**WHAT THE EXERCISE ASKS**
If a line in the material below has the word "until", copy it.

**DATA SHOWN**
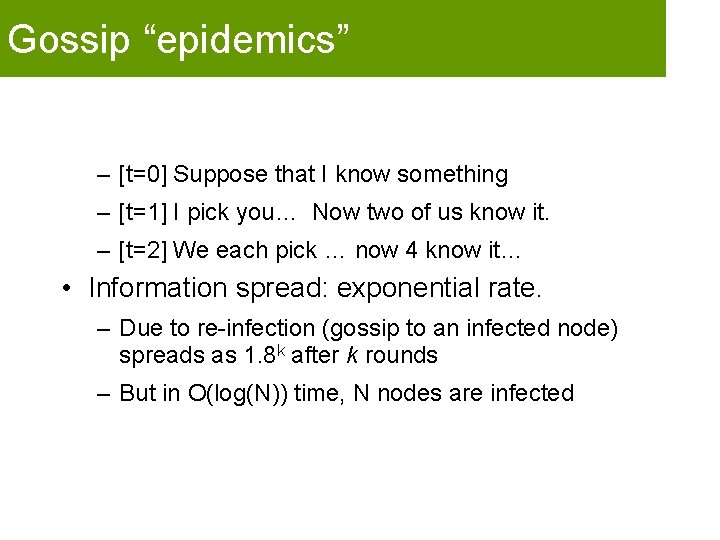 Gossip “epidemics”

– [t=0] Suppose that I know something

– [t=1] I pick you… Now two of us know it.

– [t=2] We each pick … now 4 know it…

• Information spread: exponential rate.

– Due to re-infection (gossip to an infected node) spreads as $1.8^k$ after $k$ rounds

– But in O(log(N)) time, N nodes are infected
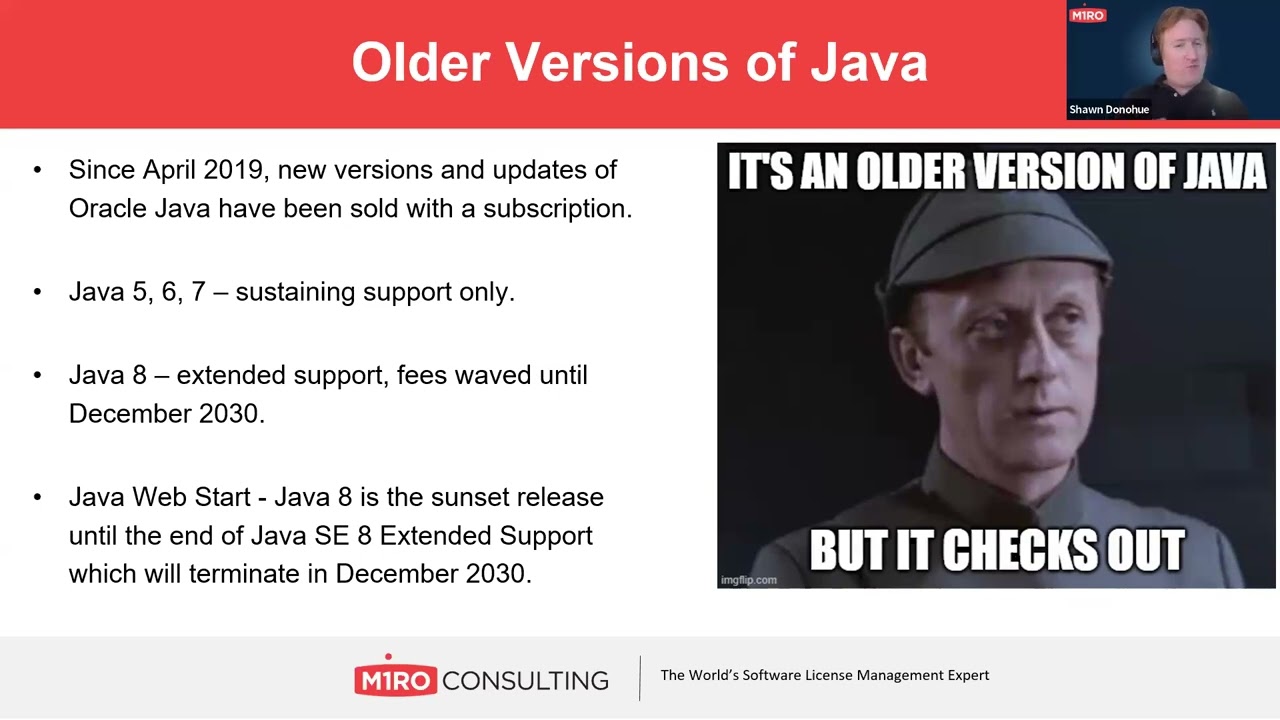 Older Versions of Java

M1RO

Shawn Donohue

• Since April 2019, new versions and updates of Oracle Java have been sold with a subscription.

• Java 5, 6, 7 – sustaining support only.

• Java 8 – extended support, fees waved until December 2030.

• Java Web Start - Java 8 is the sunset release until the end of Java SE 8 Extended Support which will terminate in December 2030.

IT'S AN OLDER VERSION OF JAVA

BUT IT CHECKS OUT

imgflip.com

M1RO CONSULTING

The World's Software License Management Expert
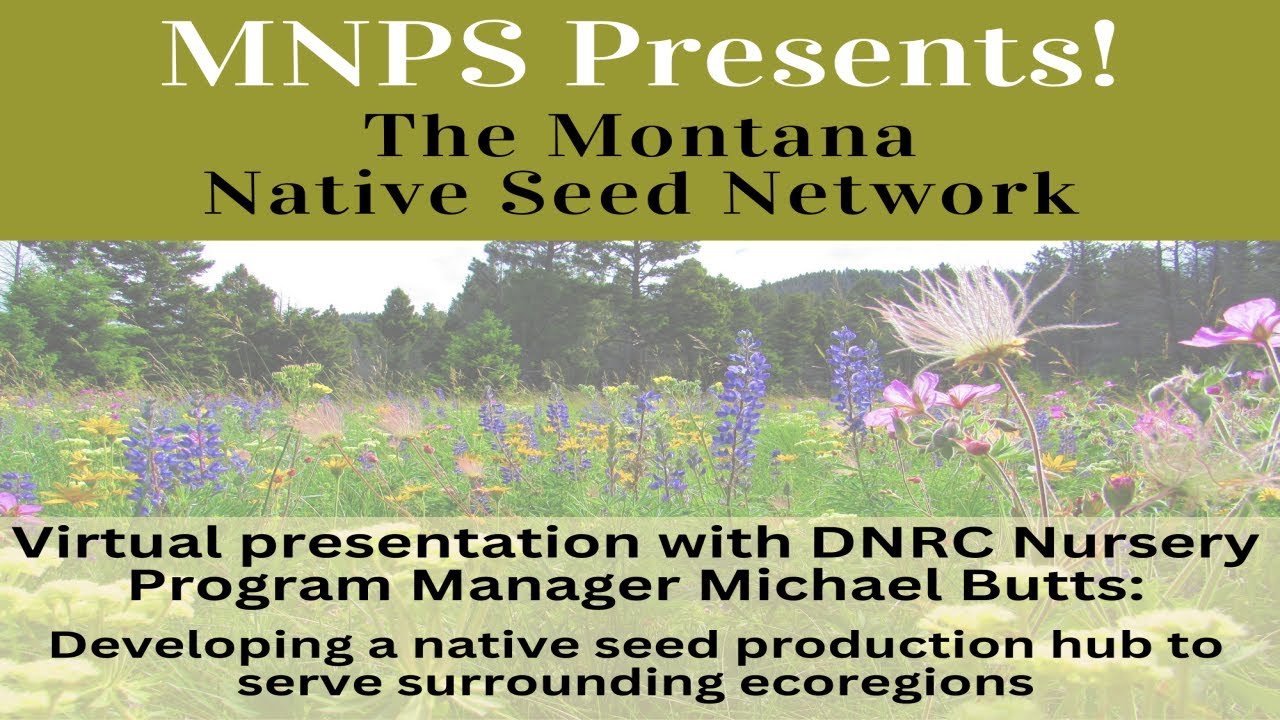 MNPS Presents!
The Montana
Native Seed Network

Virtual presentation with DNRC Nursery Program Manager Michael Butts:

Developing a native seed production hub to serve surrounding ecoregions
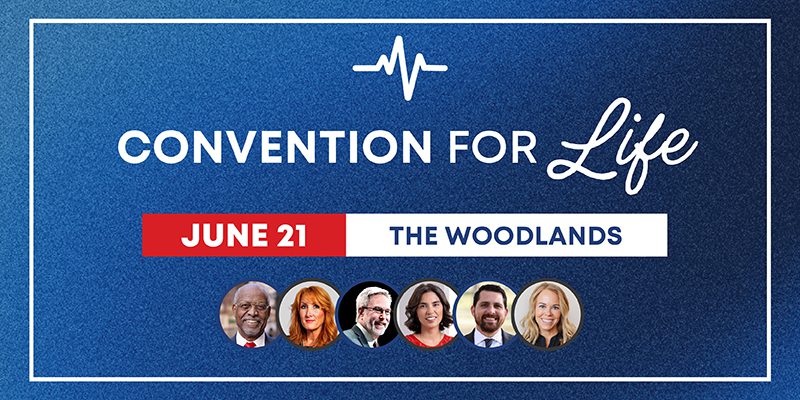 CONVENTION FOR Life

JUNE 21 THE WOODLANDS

**ANSWER BOX**
• Java 8 – extended support, fees waved until December 2030.
• Java Web Start - Java 8 is the sunset release until the end of Java SE 8 Extended Support which will terminate in December 2030.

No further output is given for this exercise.